According to Williams, he went to team doctors in 2013 to address a growth on his head, and was repeatedly told that it was a harmless cyst and that he didn’t need to worry about it. The cyst continued to grow, but Williams was assured that it was a non-issue. Only when Williams went to have it removed in 2019 did a non-team doctor discover that the cyst was actually a cancerous tumor.

This mishandling of an injury isn’t a one-off for the Redskins staff, according to Williams. In a interview with Craig Hoffman of 106.7 The Fan, Williams recalled playing through a knee injury that left him considerably hobbled, and a time when the Redskins’ doctors severely underestimated ligament damage to his hand.

Via 106.7 The Fan:

“I remember one instance where my agent was livid. We played in New York last year when I tore my thumb up. My thumb wasn’t even fitting in the socket. Like my ligament was completely gone. It was wrapped around the thumb muscle, so I had NOTHING holding my thumb in place.

“And they just taped it and sent me back out there! I was just like…well part of me didn’t want to quit because it was just a finger, ya know? But the other part of me was like, ‘Damn. This feels unsafe!” I had never dislocated a finger in my life, so I don’t know how it’s supposed to feel, but I can’t even drink water without my thumb popping out of place.

“Then you go there the next morning and they start telling me the treatment and stuff and I’ll be ready the next week. My agent steps in the middle and gets a second opinion, and they told me I needed to be on the operating table as of yesterday.

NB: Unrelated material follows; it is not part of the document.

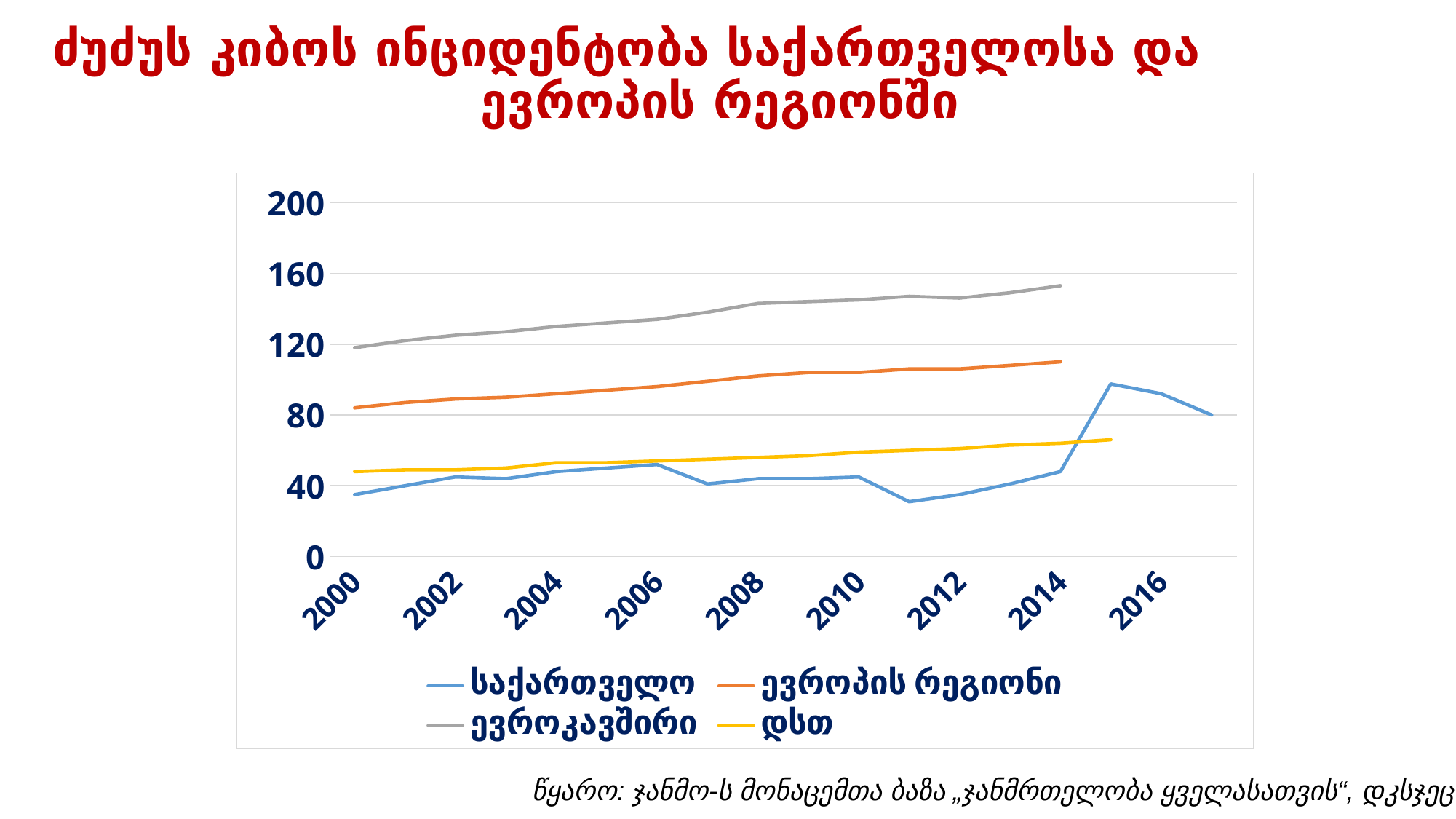
In 2010, which is higher: ევროკავშირი or ევროპის რეგიონი? ევროკავშირი Which series does the legend list in blue? საქართველო Is the value for საქართველო in 2011 greater or less than 40? less What kind of chart is shown on the slide? line chart What is the title of the slide? ძუძუს კიბოს ინციდენტობა საქართველოსა და ევროპის რეგიონში Is the value for ევროპის რეგიონი in 2014 greater or less than 120? less In 2015, which is higher: საქართველო or დსთ? საქართველო How many series does the legend list? 4 Which series has the highest values across the whole period? ევროკავშირი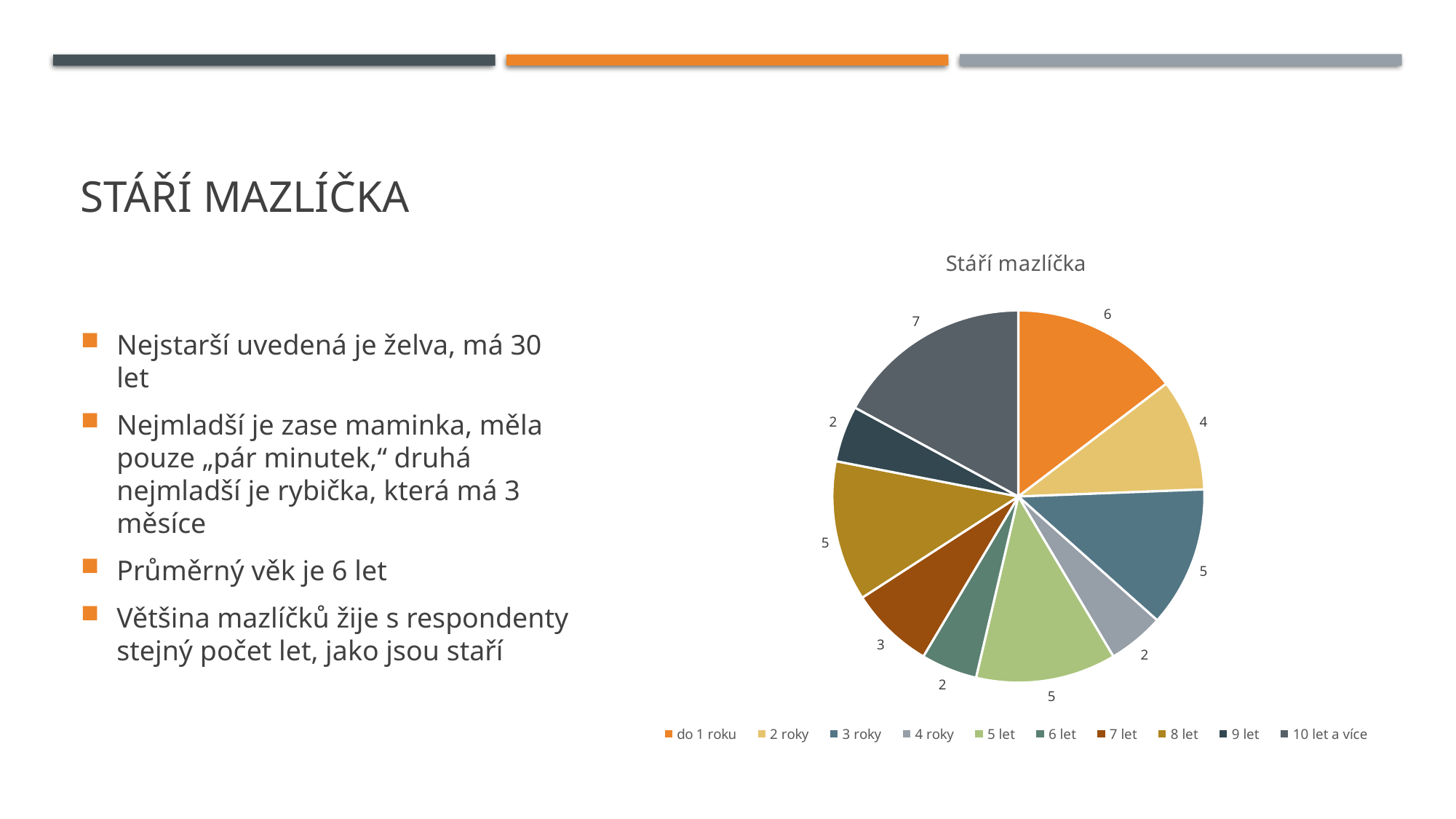
How many entries does the legend list? 10 Which category has the largest slice in the pie chart? 10 let a více What is the value for the '2 roky' slice? 4 How many slices does the pie chart have? 10 What is the value for the 'do 1 roku' slice? 6 What is the value for the '7 let' slice? 3 What is the difference between the values for '3 roky' and '4 roky'? 3 What is the difference between the values for '10 let a více' and 'do 1 roku'? 1 What is the title of the chart? Stáří mazlíčka What is the value for the '10 let a více' slice? 7 Which is larger, the value for '2 roky' or the value for '8 let'? 8 let What type of chart is shown on the slide? pie chart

“And its like damn, how do they get that far off when they lookin’ at the same pictures that those other doctors are looking at?”

Williams said that he would have remained quiet about his issues with the Redskins had they traded him, but felt compelled to speak out when it was clear he was stuck in Washington with a medical staff he couldn’t trust.

“No matter how rich I am or how much money I have, when the doctors told me in February that I didn’t have long to live, that [expletive] didn’t matter. It wasn’t about money no more. I couldn’t buy a new brain. I couldn’t buy a new skull. You know what I’m saying? 

“The money was obsolete at that point. It still is. It was a point to prove. It’s something more than that. It’s morals. It’s integrity. I had to. I couldn’t just sit there and let this go because it would have. If I had never spoken to you guys, you guys would have never known what happened.”